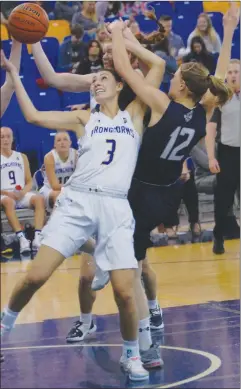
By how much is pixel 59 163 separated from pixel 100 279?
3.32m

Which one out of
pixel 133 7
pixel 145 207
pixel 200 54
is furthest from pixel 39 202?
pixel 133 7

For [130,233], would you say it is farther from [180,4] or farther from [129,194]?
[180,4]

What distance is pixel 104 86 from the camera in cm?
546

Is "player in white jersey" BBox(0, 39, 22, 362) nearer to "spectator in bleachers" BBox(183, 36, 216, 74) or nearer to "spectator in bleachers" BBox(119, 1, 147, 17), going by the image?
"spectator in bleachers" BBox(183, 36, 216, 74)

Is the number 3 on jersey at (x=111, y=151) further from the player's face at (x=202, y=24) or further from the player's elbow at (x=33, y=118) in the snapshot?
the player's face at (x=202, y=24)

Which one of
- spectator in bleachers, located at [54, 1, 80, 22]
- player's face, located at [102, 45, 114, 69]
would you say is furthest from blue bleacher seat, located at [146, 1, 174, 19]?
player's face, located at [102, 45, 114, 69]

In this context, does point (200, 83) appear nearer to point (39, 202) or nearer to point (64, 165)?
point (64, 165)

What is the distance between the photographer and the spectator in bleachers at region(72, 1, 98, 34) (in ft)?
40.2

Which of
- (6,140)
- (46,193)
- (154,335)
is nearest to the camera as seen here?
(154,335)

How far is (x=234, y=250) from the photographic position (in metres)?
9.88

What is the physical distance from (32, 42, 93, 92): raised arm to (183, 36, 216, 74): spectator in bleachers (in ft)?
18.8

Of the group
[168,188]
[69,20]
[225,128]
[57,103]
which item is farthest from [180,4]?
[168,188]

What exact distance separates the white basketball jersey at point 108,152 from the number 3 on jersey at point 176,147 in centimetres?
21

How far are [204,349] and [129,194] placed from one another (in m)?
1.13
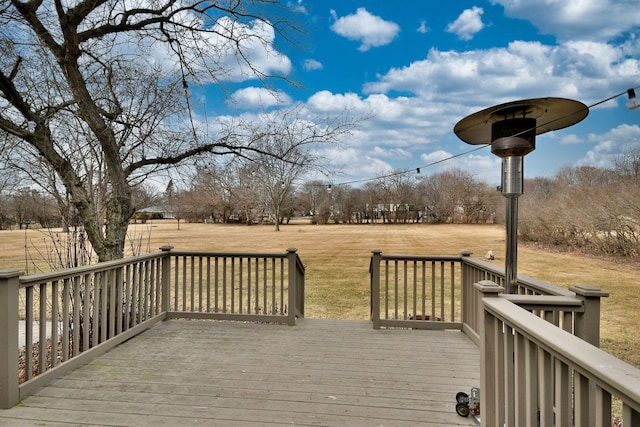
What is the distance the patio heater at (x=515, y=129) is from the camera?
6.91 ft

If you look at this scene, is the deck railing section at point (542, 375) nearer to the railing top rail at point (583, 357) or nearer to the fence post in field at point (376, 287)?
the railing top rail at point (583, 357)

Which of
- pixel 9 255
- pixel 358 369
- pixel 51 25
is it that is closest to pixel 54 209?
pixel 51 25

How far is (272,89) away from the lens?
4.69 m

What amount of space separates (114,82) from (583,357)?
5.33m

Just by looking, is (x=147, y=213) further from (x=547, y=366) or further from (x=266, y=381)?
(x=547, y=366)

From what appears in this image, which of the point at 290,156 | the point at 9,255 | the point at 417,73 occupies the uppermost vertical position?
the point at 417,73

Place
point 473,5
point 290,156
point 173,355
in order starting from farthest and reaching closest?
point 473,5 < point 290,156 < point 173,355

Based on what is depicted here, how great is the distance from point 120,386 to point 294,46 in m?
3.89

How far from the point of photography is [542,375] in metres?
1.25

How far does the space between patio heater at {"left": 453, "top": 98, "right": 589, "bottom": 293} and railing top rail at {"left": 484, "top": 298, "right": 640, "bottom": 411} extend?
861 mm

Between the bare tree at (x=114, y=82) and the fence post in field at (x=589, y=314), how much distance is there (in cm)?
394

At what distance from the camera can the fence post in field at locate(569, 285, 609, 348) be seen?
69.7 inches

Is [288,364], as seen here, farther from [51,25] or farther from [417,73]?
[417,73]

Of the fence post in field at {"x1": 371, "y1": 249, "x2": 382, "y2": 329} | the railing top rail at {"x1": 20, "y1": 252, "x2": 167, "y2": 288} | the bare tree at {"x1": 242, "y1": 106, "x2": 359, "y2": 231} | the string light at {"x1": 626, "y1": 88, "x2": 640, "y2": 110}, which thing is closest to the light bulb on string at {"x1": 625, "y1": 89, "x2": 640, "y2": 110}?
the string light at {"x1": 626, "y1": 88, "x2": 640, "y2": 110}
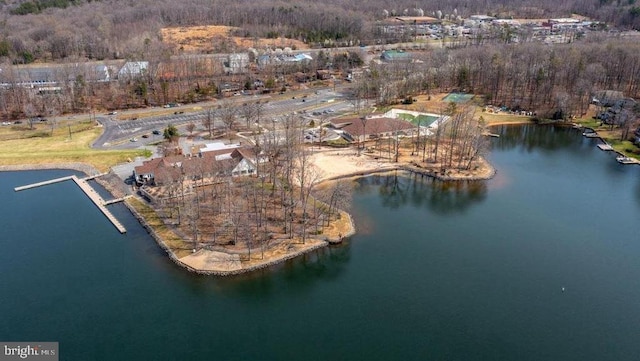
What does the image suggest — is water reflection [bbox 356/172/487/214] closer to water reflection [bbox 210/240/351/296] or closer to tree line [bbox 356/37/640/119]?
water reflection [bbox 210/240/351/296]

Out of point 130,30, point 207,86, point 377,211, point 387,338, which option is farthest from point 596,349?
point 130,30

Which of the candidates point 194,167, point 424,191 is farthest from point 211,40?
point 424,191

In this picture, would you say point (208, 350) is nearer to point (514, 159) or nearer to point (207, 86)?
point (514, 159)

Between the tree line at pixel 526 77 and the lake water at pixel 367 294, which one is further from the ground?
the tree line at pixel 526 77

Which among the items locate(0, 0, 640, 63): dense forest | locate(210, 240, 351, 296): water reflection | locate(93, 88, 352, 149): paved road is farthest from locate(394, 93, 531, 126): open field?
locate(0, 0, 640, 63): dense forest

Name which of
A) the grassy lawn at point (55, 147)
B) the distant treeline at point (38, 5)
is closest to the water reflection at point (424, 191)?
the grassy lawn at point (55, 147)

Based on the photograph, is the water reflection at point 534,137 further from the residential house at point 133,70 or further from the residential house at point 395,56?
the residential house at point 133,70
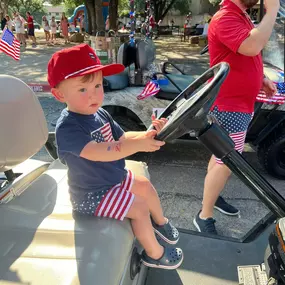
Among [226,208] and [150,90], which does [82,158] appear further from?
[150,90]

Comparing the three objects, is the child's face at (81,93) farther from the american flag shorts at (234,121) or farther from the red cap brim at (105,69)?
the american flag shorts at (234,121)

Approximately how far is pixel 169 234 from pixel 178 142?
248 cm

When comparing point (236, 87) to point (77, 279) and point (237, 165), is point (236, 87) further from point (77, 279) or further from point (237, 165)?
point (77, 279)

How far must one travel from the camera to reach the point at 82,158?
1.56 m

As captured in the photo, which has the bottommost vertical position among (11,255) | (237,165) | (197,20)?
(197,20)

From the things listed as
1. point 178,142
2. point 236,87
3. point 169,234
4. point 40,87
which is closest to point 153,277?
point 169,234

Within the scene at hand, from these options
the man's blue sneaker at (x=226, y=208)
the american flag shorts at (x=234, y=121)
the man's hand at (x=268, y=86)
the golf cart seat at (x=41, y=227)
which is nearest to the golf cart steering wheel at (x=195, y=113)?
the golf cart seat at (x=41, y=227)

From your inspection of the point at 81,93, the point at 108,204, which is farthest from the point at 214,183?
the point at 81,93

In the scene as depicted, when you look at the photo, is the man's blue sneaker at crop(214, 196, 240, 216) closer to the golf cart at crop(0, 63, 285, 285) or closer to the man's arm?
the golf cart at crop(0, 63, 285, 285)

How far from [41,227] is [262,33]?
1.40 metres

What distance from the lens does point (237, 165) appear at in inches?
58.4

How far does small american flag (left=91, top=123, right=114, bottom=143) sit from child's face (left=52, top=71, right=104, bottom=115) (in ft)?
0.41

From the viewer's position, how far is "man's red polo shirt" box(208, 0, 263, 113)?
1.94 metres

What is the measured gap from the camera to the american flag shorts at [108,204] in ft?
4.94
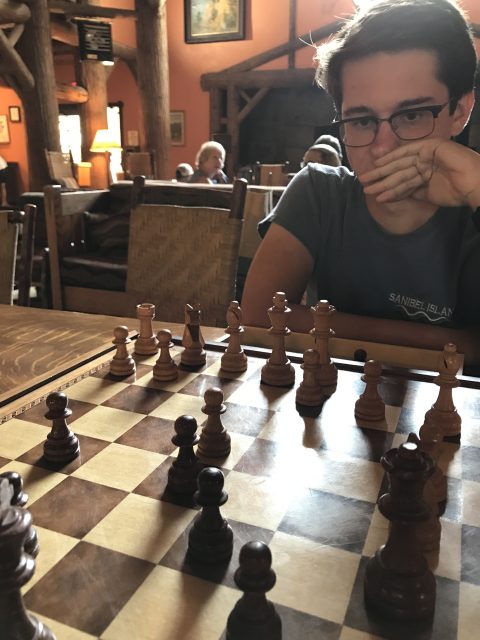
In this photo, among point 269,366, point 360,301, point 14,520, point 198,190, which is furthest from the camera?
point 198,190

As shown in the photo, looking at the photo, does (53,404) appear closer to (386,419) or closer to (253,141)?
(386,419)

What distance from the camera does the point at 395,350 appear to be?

_WHAT IS EXPECTED_
Each entry should be repeated exactly as it appears; the pictures stay out.

_RESULT_
By how much is pixel 59 163 separated from pixel 100 279?
3.32m

Which one out of
pixel 133 7
pixel 145 207
pixel 200 54
is furthest from pixel 39 202?
pixel 133 7

For [130,233], would you say it is farther from [180,4] or farther from [129,194]?
[180,4]

What distance is pixel 104 86 from the camera in cm?
546

Is "player in white jersey" BBox(0, 39, 22, 362) nearer to "spectator in bleachers" BBox(183, 36, 216, 74) or nearer to "spectator in bleachers" BBox(119, 1, 147, 17), going by the image?
"spectator in bleachers" BBox(183, 36, 216, 74)

Is the number 3 on jersey at (x=111, y=151) further from the player's face at (x=202, y=24) or further from the player's elbow at (x=33, y=118) in the snapshot?
the player's face at (x=202, y=24)

Which one of
- spectator in bleachers, located at [54, 1, 80, 22]
- player's face, located at [102, 45, 114, 69]
would you say is furthest from blue bleacher seat, located at [146, 1, 174, 19]?
player's face, located at [102, 45, 114, 69]

In this context, does point (200, 83) appear nearer to point (39, 202) or nearer to point (64, 165)?
point (64, 165)

What is the distance between the photographer and the spectator in bleachers at region(72, 1, 98, 34) (in ft)?
40.2

Which of
- (6,140)
- (46,193)
- (154,335)
is nearest to the camera as seen here?
(154,335)

How far is (x=234, y=250) from the photographic position (in metres)?
9.88

What is the physical distance from (32, 42, 93, 92): raised arm to (183, 36, 216, 74): spectator in bleachers (in ft)?
18.8

Of the group
[168,188]
[69,20]
[225,128]
[57,103]
which item is farthest from [180,4]?
[168,188]

What exact distance separates the white basketball jersey at point 108,152 from the number 3 on jersey at point 176,147 in centimetres?
21

How far are [204,349] and [129,194] placed from one another (in m)?
1.13
What is the distance the patio heater at (x=515, y=129) is from the camera?
6.91 ft

If you look at this scene, is the deck railing section at point (542, 375) nearer to the railing top rail at point (583, 357) or nearer to the fence post in field at point (376, 287)?
the railing top rail at point (583, 357)

Which of
- pixel 9 255
- pixel 358 369
- pixel 51 25
is it that is closest to pixel 54 209?
pixel 51 25

How far is (272,89) away from the lens?
4.69 m

What amount of space separates (114,82) from (583,357)?
5.33m

Just by looking, is (x=147, y=213) further from (x=547, y=366) or further from (x=266, y=381)?
(x=547, y=366)

From what appears in this image, which of the point at 290,156 | the point at 9,255 | the point at 417,73 occupies the uppermost vertical position?
the point at 417,73

Place
point 473,5
point 290,156
point 173,355
in order starting from farthest and reaching closest?
point 473,5 < point 290,156 < point 173,355

Based on what is depicted here, how great is the distance from point 120,386 to point 294,46 in m?
3.89

How far from the point of photography is [542,375] in metres?
1.25

How far does the space between patio heater at {"left": 453, "top": 98, "right": 589, "bottom": 293} and railing top rail at {"left": 484, "top": 298, "right": 640, "bottom": 411} extend?
861 mm

Between the bare tree at (x=114, y=82) and the fence post in field at (x=589, y=314), how much distance is there (in cm)?
394

At what distance from the camera can the fence post in field at locate(569, 285, 609, 348) be seen?
69.7 inches

Is [288,364], as seen here, farther from [51,25] or farther from [417,73]?
[417,73]

Of the fence post in field at {"x1": 371, "y1": 249, "x2": 382, "y2": 329} | the railing top rail at {"x1": 20, "y1": 252, "x2": 167, "y2": 288} | the bare tree at {"x1": 242, "y1": 106, "x2": 359, "y2": 231} | the string light at {"x1": 626, "y1": 88, "x2": 640, "y2": 110}, which thing is closest to the light bulb on string at {"x1": 625, "y1": 89, "x2": 640, "y2": 110}?
the string light at {"x1": 626, "y1": 88, "x2": 640, "y2": 110}
What does the image suggest — is water reflection [bbox 356/172/487/214] closer to water reflection [bbox 210/240/351/296] or closer to tree line [bbox 356/37/640/119]?
water reflection [bbox 210/240/351/296]

Out of point 130,30, point 207,86, point 377,211, point 387,338, which option is farthest from point 596,349?
point 130,30

Which of the candidates point 194,167, point 424,191 is farthest from point 211,40?
point 424,191

In this picture, would you say point (208, 350) is nearer to point (514, 159) or nearer to point (207, 86)?
point (514, 159)

Between the tree line at pixel 526 77 and the lake water at pixel 367 294, which one is further from the ground?
the tree line at pixel 526 77

Which among the items locate(0, 0, 640, 63): dense forest | locate(210, 240, 351, 296): water reflection | locate(93, 88, 352, 149): paved road is farthest from locate(394, 93, 531, 126): open field?
locate(0, 0, 640, 63): dense forest

Name which of
A) the grassy lawn at point (55, 147)
B) the distant treeline at point (38, 5)
is closest to the water reflection at point (424, 191)?
the grassy lawn at point (55, 147)

Based on the photograph, is the water reflection at point 534,137 further from the residential house at point 133,70 or further from the residential house at point 395,56?
the residential house at point 133,70
Among [226,208] and [150,90], which does [82,158] appear further from?
[150,90]

Comparing the three objects, is the child's face at (81,93) farther from the american flag shorts at (234,121) or farther from the red cap brim at (105,69)?
the american flag shorts at (234,121)

Approximately how far is pixel 169 234 from pixel 178 142?
248 cm

When comparing point (236, 87) to point (77, 279) and point (237, 165), is point (236, 87) further from point (77, 279) or further from point (237, 165)?
point (77, 279)

How far must one travel from the camera to reach the point at 82,158?
1.56 m

As captured in the photo, which has the bottommost vertical position among (11,255) | (237,165) | (197,20)?
(197,20)

From the things listed as
1. point 178,142
2. point 236,87
3. point 169,234
4. point 40,87
which is closest to point 153,277?
point 169,234

Within the scene at hand, from these options
the man's blue sneaker at (x=226, y=208)
the american flag shorts at (x=234, y=121)
the man's hand at (x=268, y=86)
the golf cart seat at (x=41, y=227)
which is nearest to the golf cart steering wheel at (x=195, y=113)?
the golf cart seat at (x=41, y=227)

From your inspection of the point at 81,93, the point at 108,204, which is farthest from the point at 214,183?
the point at 81,93

In the scene as depicted, when you look at the photo, is the man's blue sneaker at crop(214, 196, 240, 216) closer to the golf cart at crop(0, 63, 285, 285) or closer to the man's arm?
the golf cart at crop(0, 63, 285, 285)

How far from [41,227] is [262,33]?
1.40 metres

What distance from the lens does point (237, 165) appear at in inches?
58.4

How far does small american flag (left=91, top=123, right=114, bottom=143) sit from child's face (left=52, top=71, right=104, bottom=115) (in ft)?
0.41

From the viewer's position, how far is "man's red polo shirt" box(208, 0, 263, 113)?
1.94 metres

What is the measured gap from the camera to the american flag shorts at [108,204] in ft?
4.94
In this photo, among point 269,366, point 360,301, point 14,520, point 198,190, which is furthest from the camera?
point 198,190

As shown in the photo, looking at the photo, does (53,404) appear closer to (386,419) or closer to (253,141)?
(386,419)

What distance from the camera does the point at 395,350 appear to be?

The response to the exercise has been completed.